The six-year-old giant panda Meng Meng, sent by China to Germany in 2017 together with male panda Jiao Qing, gave birth to twin panda cubs, the first-ever panda cubs born in Germany, Zoo Berlin announced Monday morning.
According to a press statement issued by Zoo Berlin, the first panda cub was born on Aug. 31 at 6:54pm (GMT 0454) following a gestation period of 147 days. Less than an hour later, the second cub was born. The cubs weigh 186 and 136 grams respectively, and seemed lively and alert. Their genders have yet to be determined.
“Meng Meng became a mom-twice! We are so happy, we are speechless,” Zoo Berlin tweeted on Monday morning.
The panda couple mated in April and later artificial insemination was also performed on Meng Meng to boost the likelihood of pregnancy, revealed by Zoo Berlin earlier in August.
Immediately after giving birth, the new mother knew just what to do: she placed the tiny creature gently on her belly and began to warm it lovingly with her big paws and breath, and the soft fur of her cheeks, according to the press release.
“Even though these are the first offspring born to our young female panda, she is already doing a wonderful job as a mom. In the beginning, the cubs have to be fed roughly every two to three hours and are dependent on the body heat of their mother to keep warm,” said Andreas Knieriem, director of Zoo Berlin.

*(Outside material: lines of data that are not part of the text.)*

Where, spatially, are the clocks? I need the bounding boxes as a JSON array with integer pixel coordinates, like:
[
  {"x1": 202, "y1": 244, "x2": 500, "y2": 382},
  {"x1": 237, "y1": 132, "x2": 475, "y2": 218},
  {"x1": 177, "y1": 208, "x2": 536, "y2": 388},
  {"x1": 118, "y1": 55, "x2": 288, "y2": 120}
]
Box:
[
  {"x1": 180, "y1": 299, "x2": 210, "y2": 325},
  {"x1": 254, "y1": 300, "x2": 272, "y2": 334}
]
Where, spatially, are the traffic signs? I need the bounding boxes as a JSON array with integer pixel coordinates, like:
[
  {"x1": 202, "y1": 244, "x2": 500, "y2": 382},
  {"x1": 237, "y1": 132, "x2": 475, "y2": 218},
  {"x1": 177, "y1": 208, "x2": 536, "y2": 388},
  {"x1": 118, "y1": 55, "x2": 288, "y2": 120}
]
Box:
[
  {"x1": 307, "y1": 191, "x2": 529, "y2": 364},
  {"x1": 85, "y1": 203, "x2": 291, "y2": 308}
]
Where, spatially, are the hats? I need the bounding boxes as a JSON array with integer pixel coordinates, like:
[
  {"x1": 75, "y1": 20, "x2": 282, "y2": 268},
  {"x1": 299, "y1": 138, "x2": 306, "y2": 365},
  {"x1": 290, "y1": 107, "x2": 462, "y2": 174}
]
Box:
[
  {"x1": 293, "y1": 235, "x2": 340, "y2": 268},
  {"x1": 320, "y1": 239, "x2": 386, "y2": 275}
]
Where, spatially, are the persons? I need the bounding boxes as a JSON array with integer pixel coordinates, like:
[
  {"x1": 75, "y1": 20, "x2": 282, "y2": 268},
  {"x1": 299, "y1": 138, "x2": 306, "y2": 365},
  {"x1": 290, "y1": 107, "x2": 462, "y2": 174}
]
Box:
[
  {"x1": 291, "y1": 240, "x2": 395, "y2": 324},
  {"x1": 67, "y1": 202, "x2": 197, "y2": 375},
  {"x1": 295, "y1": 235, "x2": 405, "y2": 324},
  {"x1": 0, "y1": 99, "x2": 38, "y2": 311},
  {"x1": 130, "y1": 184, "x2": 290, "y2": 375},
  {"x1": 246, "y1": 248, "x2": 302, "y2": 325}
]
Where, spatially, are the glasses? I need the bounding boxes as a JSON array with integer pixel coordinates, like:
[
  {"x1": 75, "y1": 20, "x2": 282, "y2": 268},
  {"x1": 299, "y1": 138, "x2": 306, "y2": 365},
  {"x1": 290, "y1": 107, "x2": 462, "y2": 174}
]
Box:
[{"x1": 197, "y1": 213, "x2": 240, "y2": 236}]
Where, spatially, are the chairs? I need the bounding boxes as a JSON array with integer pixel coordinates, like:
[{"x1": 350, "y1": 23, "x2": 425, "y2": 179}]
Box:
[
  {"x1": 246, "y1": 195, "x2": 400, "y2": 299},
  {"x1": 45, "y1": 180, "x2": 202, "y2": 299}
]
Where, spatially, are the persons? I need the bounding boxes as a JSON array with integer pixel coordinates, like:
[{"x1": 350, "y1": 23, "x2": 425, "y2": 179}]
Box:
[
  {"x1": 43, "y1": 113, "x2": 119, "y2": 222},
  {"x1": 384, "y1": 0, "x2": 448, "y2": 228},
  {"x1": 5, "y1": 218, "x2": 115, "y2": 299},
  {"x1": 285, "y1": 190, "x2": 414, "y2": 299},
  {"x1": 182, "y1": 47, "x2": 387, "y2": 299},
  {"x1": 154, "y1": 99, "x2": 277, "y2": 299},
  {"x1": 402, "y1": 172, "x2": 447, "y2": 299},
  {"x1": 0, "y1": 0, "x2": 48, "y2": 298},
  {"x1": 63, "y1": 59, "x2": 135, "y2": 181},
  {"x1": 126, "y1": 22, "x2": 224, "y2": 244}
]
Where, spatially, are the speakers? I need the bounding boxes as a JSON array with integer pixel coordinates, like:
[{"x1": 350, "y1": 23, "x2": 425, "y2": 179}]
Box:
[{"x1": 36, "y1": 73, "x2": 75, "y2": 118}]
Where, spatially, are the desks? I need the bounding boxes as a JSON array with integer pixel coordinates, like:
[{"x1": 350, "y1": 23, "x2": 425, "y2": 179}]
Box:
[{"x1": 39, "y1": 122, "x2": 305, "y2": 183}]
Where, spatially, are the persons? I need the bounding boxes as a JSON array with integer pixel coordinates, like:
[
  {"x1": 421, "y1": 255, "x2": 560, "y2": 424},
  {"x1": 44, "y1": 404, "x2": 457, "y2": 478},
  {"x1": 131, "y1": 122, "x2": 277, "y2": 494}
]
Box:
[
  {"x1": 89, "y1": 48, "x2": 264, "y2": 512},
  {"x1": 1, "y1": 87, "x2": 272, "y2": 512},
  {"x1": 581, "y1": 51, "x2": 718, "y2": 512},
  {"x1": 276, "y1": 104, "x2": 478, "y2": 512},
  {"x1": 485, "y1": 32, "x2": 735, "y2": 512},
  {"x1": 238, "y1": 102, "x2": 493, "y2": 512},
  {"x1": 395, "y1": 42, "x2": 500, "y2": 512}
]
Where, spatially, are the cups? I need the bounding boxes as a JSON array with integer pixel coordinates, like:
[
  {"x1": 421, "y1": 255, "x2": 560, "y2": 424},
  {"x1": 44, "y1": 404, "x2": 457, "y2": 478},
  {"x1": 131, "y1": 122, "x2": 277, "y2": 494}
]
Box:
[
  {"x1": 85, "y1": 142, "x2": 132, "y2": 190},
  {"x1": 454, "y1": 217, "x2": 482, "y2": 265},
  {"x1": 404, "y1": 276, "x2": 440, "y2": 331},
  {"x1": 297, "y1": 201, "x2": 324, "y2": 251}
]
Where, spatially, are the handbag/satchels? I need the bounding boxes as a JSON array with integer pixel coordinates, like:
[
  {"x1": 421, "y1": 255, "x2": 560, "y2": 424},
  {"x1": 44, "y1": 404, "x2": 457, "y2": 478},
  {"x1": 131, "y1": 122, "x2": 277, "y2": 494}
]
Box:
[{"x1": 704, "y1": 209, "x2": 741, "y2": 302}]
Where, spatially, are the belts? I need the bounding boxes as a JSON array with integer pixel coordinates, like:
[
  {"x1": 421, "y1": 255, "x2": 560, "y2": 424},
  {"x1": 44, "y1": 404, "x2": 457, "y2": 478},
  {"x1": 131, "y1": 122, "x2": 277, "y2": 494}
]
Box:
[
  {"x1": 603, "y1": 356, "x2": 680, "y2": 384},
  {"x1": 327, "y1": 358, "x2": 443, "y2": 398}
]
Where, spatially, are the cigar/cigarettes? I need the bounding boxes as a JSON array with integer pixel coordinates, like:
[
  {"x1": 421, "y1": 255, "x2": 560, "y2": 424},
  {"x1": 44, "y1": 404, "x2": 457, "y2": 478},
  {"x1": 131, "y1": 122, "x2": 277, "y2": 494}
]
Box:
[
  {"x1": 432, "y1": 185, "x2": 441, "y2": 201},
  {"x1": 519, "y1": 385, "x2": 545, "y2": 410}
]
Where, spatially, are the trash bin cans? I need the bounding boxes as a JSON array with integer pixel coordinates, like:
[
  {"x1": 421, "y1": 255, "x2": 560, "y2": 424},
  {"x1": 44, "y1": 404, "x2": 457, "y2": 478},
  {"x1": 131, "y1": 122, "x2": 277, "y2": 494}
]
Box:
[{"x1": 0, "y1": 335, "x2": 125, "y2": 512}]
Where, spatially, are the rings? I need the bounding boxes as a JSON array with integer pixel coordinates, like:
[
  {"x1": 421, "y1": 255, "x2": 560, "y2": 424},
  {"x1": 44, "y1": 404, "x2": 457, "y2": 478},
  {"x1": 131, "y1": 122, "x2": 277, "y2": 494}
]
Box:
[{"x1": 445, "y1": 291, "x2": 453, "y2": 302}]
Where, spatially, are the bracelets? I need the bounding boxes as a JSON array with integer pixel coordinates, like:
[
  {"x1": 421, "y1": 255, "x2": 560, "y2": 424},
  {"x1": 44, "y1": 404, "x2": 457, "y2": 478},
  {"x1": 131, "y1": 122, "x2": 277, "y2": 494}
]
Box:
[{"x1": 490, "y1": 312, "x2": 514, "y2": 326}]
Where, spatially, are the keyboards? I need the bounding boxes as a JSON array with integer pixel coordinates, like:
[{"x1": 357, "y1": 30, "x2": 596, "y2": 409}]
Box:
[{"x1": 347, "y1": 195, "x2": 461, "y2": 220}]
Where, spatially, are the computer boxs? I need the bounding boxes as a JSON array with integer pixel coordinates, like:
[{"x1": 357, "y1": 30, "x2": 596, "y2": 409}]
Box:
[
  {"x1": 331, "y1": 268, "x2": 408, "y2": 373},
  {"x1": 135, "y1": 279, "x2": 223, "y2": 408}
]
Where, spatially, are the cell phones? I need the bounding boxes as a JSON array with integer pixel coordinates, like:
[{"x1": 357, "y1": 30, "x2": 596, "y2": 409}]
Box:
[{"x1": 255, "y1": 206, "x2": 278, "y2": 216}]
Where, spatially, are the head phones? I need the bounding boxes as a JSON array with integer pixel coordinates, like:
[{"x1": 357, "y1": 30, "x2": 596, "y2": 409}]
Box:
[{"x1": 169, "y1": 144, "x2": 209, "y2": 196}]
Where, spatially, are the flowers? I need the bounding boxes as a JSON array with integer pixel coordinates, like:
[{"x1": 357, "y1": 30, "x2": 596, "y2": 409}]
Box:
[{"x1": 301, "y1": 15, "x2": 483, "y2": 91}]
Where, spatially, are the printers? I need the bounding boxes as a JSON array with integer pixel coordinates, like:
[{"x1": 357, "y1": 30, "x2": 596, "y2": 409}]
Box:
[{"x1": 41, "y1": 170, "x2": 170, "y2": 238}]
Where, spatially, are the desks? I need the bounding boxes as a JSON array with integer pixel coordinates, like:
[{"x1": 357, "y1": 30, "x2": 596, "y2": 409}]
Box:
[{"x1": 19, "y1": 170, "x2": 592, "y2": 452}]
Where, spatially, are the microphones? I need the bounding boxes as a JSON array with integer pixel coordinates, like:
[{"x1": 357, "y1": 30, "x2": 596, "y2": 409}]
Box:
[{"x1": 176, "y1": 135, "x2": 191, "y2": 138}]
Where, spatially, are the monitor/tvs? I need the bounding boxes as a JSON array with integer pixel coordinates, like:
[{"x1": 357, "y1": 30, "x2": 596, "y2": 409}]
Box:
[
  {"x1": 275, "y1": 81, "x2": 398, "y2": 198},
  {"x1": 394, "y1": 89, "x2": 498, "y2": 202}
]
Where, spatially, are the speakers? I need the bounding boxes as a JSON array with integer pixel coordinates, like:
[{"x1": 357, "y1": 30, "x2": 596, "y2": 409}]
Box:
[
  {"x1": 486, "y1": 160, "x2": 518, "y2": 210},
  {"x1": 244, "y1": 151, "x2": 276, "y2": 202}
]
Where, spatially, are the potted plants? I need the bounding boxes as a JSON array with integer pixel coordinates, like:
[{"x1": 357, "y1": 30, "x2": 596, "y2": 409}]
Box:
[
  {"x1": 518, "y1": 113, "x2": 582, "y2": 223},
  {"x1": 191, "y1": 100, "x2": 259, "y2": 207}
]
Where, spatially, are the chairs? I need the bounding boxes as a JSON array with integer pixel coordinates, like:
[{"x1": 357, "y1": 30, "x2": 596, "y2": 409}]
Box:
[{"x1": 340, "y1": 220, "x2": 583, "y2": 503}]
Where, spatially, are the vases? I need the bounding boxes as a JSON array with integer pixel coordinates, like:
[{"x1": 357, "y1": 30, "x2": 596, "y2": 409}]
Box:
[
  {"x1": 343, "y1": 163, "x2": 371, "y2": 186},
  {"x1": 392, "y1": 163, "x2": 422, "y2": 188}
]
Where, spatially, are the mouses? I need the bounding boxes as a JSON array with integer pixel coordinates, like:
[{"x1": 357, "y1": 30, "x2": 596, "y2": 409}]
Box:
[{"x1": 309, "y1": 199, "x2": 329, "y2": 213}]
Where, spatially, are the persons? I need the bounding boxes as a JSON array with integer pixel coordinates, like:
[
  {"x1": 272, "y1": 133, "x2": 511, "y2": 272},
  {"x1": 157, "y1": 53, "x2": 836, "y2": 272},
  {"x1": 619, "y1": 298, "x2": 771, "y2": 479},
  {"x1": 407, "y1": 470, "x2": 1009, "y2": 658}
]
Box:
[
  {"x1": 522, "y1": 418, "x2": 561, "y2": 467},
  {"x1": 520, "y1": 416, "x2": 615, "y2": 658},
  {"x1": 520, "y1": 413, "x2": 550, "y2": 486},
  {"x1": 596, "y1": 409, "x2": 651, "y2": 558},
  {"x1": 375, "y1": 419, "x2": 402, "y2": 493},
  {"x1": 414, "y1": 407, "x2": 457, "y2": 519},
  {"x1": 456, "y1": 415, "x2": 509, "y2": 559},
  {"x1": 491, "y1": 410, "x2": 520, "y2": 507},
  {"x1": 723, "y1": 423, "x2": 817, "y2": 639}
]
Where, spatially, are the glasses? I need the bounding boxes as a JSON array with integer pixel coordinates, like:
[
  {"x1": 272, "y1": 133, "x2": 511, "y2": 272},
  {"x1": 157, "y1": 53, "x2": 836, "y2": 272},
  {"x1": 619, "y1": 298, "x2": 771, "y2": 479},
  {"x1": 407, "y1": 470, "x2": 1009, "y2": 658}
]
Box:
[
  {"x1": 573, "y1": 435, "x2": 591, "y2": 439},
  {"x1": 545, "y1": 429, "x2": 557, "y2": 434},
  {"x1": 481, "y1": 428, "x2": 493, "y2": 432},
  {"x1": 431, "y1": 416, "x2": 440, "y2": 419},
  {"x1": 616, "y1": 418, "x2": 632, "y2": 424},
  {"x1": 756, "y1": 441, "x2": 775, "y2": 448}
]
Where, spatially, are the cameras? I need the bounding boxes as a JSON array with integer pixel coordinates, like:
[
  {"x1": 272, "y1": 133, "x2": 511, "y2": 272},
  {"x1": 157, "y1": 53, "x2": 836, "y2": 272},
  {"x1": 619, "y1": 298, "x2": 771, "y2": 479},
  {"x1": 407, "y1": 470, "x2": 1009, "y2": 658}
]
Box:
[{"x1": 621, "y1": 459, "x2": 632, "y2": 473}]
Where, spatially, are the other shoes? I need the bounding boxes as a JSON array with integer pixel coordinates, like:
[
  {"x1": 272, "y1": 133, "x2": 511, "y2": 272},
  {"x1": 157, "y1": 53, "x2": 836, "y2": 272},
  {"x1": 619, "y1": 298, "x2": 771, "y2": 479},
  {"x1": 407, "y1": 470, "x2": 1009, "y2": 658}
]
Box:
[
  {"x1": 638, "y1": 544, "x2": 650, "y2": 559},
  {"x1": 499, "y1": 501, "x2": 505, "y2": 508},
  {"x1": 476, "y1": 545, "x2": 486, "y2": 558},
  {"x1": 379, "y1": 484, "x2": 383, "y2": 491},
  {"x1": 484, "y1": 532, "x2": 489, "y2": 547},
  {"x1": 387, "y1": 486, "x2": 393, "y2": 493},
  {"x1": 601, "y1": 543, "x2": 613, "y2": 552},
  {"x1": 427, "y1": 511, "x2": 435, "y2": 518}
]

The team at the Zoo Berlin, together with experts from the Leibnitz Institute for Zoo and Wildlife Research as well as panda experts from China, had been monitoring the giant panda mother around the clock.
The cubs were taking turns with their mother in a rhythm of about two to three hours and were otherwise cared for in a warm incubator by the Chinese breeding experts.
As pandas that give birth to twins usually only raise one of the cubs, Zoo Berlin has decided to actively support Meng Meng in the rearing process in close cooperation with Chinese experts from the Chengdu Research Base of Giant Panda Breeding.
In the past, breeding attempts with other giant panda in Berlin had not been successful, making the twins born at the weekend a first.
“What fantastic news! The whole of Berlin is delighted about the new arrivals,” Berlin’s mayor Michael Mueller was quoted in the press statement as saying.
Mueller welcomed the fact that Berliners would “soon be able to visit the black and white twins”, which was “inconceivable without highly professional work and a lot of passion”.
“Only 1,864 adult pandas remain in their natural habitat. Every single young animal thus contributes significantly to the conservation of the entire species,” said Andreas Knieriem.
Meng Meng and the cubs will be temporarily out of sight for visitors until further notice.
The two panda bears were allowed to stay in Berlin for 15 years while the newborn cubs would also remain in Berlin for two to four years, according to the German zoo director Knieriem.
“Even in their natural habitat, young panda bears and mothers will eventually go their separate ways, pandas are loners. That would also be the time when the offspring would probably move to China,” noted Knieriem.